The building consists of the usual administrative portion, about 56 feet deep, by 160 feet wide and of a drill hall covering the rest of the ground area and having an unbroken floor space of 35,000 square feet of asphalt. The side walls of the building are carried about 5 feet above the point where the roof meets them, and alongside this wall is a walk where soldiers can patrol from one tower to another, should it ever become necessary to defend the armory to that extent.
*From the Engineering Record, Aug. 24, 1902.
Fig. 228. - Detail of End Sections and Crown.
The drill hall has a roof supported by twelve steel trusses 20 feet apart on centers, which have a span of 156 feet, out to out, and a rise of 52 feet to the top of the upper chord. The trusses are hingeless arches, Fig. 227, with horizontal square lower ends seated on top of the abutment piers and connected by horizontal tension members under the floor. The parallel top and bottom chords are 5 feet apart, out to out, and are false ellipses, composed of circular arcs, described from three centers with a long radius of 104 feet and two short radii, of 39 feet each. The trusses are wholly within the side walls and are seated, just below the floor level, on extensions of the concrete wall footings capped with 2 x 6-foot blue stone pedestals. They are connected by seven lines of longitudinal lattice girder struts 5 feet deep with their webs in radial planes, which are field riveted to lateral connection plates on the top and bottom chord flange angles. The roof trusses are also braced together in alternate panels by lateral diagonal rods in the planes of the top chords, with pin connections and sleeve-nut adjustments.
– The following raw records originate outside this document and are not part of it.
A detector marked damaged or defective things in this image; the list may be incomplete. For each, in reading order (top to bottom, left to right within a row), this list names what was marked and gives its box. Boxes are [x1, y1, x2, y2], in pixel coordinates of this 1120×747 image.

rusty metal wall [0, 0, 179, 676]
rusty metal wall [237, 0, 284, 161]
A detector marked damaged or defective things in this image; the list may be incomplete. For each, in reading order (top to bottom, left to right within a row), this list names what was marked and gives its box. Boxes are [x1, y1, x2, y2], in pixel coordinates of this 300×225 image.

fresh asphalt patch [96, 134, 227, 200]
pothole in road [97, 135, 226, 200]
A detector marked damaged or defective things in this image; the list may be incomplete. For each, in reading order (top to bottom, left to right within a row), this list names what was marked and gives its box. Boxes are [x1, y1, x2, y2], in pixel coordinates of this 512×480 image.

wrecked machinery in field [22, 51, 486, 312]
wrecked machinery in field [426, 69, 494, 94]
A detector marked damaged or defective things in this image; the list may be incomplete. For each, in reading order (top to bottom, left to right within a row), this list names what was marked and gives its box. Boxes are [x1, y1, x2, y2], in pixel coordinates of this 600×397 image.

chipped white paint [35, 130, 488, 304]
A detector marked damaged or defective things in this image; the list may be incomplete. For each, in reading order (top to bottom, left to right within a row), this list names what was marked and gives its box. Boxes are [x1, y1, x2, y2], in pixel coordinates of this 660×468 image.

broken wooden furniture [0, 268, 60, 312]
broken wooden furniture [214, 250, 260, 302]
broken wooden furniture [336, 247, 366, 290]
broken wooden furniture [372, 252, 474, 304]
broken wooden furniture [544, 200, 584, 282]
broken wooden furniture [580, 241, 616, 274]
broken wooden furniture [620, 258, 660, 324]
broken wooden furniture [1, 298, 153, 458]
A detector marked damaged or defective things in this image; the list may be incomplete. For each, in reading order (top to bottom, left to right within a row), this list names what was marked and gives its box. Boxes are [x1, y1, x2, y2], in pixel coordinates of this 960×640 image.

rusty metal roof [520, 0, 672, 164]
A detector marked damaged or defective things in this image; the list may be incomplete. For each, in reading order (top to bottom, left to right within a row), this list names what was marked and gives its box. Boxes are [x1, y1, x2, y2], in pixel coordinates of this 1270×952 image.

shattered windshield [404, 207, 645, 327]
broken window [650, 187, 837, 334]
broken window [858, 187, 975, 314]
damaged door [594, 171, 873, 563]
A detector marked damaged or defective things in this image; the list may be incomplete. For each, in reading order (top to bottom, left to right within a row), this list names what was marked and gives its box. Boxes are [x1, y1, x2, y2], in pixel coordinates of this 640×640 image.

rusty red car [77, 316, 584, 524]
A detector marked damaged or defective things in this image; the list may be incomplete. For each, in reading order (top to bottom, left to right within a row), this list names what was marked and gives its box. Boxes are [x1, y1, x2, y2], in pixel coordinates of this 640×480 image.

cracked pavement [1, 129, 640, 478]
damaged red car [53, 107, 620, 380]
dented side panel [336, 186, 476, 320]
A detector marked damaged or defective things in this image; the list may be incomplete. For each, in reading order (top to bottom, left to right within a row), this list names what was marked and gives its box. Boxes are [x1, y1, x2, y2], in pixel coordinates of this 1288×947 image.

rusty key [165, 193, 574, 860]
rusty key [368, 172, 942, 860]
Both chords of the arch trusses are made throughout of pairs of 6 x 6 x 7/16-inch angles riveted together back to back and reinforced with 16-irich flange cover plates from the haunches to the springing line. The panel lengths are nearly uniform, varying from about 4 feet 8 inches to 5 feet 10 inches, and all web members are pairs of zigzag angles from 5.x 3 x 3/8 inches at the skewbacks to 3 x 2 x 3/8 inches at the crown. Except where the truss sections are field spliced, all web members are riveted directly to the vertical flanges of the chord angles without connection or gusset plates. Each truss was shipped from the bridge shops in six sections, which were field riveted together before erection. The splices were made at the panel points in the top chords and in the middles of the opposite panels of the bottom chords, and the joints were covered with flange and double web plates.
The end sections of the trusses are about 20 feet long and have a solid web plate in the two lower panels, as shown in the detail, Fig. 228. The 3/4-inch planed base plate has two slotted holes for large anchor bolts, and projects beyond the inside of the truss and its pedestal to receive the connection pins for the two 1 5/8-inch horizontal bottom tie rods, which are made in five lengths connected by sleeve nuts. The base plate rests on a 1-inch bed plate nearly 4 feet long, and the anchor-bolt nuts are screwed down tight on ring washers which bear on the bed plates and clear the holes in the base plates, thus preventing any pressure or friction on the base plates. The lateral connection plates are in two pieces at each splice, riveted to the under side of the horizontal flanges of the chord angles, and are notched to clear the web members of the truss as shown in the detail sketch. At the crown splice the top chord joint is riveted solid, but the bottom chord splice is made with cover plates which are riveted fast to one section of the truss and have slotted holes for bolts in the other section so as to allow for temperature displacements. The roof is proportioned for a wind load of 30 pounds per square foot of the vertical projection, and the main trusses are designed for an additional load of 20 tons at each end from the gallery floor, which is calculated for a uniform loading of 150 pounds per square foot.
On every truss, at the sixth panel point from each end, there is riveted to the top chord a cast saddle from which are suspended two 1 1/2-inch vertical pin-connected rods with sleeve-nut adjustments. These rods clear each side of the truss and are bent to join each other under the bottom chord, where they are pin-connected to a single rod 2 1/8 inches square, which supports the side gallery. Pairs of short 6 x 6-inch angles are riveted across the top chord at intervals of about two panel lengths, and between them are secured by two bolts through their vertical flanges, 10 x 14-inch yellow pine purlins, about 12 feet apart. These purlins support 3 x 8-inch rafters 24 inches apart on centers, which are sheathed with matched 1 1/2-inch spruce boards planed and beaded on the under side. The boards are covered with five-ply slag roofing, laid by the Warren Ehret Company, except where the slopes are steep and in the gutters, where they are tinned, with standing seams.